• **EXERCISE BRIEF**
Quote every item below verbatim and keep each line as it appears.

Stored data entries:
"""

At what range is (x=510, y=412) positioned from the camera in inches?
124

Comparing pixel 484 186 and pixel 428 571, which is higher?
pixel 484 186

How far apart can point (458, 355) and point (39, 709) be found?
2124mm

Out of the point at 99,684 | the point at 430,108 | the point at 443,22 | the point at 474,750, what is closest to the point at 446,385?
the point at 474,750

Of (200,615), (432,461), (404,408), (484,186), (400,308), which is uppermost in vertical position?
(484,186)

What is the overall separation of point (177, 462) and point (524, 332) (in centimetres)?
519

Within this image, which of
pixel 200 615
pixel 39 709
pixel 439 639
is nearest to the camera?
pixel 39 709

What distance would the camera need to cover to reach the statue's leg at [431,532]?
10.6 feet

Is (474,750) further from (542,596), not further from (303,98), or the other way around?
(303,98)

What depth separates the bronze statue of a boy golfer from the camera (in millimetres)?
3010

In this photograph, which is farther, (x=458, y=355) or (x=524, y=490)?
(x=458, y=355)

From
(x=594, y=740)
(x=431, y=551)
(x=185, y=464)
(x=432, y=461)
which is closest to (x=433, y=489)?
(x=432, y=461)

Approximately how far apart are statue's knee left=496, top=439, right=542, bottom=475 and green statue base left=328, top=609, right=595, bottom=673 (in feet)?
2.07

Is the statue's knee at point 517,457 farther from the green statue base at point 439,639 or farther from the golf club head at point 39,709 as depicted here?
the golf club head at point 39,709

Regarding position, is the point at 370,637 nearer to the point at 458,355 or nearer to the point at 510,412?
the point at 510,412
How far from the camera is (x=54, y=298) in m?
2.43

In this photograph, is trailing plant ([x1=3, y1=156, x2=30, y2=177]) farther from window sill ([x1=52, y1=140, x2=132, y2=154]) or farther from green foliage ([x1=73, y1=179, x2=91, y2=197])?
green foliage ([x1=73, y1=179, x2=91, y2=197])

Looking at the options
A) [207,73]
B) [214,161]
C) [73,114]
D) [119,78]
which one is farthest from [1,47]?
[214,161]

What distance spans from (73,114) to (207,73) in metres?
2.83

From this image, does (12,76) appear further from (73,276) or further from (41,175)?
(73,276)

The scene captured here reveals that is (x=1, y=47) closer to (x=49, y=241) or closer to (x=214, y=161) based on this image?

"""

• **THE COMPLETED TASK**
At what range is (x=510, y=412) positioned from the camera in inches?
124

Comparing pixel 484 186 and pixel 428 571, which is higher?
pixel 484 186

How far apart can point (458, 355) and point (39, 709) be found?
2124mm

Out of the point at 99,684 | the point at 430,108 | the point at 443,22 | the point at 474,750, what is closest to the point at 446,385?
the point at 474,750

Of (200,615), (432,461), (404,408), (484,186), (400,308), which is uppermost in vertical position?
(484,186)

What is the overall separation of point (177, 462) and point (524, 332) (in centimetres)?
519

Within this image, which of
pixel 200 615
pixel 39 709
pixel 439 639
is nearest to the camera?
pixel 39 709

What distance would the camera need to cover to reach the statue's leg at [431,532]?
10.6 feet

Is (474,750) further from (542,596), not further from (303,98), or the other way around?
(303,98)

What depth separates the bronze statue of a boy golfer from the camera (in millimetres)?
3010

In this photograph, which is farther, (x=458, y=355) or (x=524, y=490)?
(x=458, y=355)

From
(x=594, y=740)
(x=431, y=551)
(x=185, y=464)
(x=432, y=461)
which is closest to (x=433, y=489)?
(x=432, y=461)

Approximately how far apart are statue's knee left=496, top=439, right=542, bottom=475 and green statue base left=328, top=609, right=595, bottom=673 (in feet)?
2.07

Is the statue's knee at point 517,457 farther from the green statue base at point 439,639 or farther from the golf club head at point 39,709 as depicted here?
the golf club head at point 39,709

Regarding position, is the point at 370,637 nearer to the point at 458,355 or nearer to the point at 510,412?
the point at 510,412
How far from the camera is (x=54, y=298) in m?
2.43

In this photograph, is trailing plant ([x1=3, y1=156, x2=30, y2=177]) farther from window sill ([x1=52, y1=140, x2=132, y2=154]) or farther from green foliage ([x1=73, y1=179, x2=91, y2=197])?
green foliage ([x1=73, y1=179, x2=91, y2=197])

Looking at the options
A) [207,73]
B) [214,161]
C) [73,114]
D) [119,78]
which one is farthest from [1,47]?
[214,161]

What distance spans from (73,114) to (207,73) in metres?
2.83

From this image, does (12,76) appear further from (73,276) or further from (41,175)?
(73,276)

The scene captured here reveals that is (x=1, y=47) closer to (x=49, y=241) or closer to (x=214, y=161) based on this image?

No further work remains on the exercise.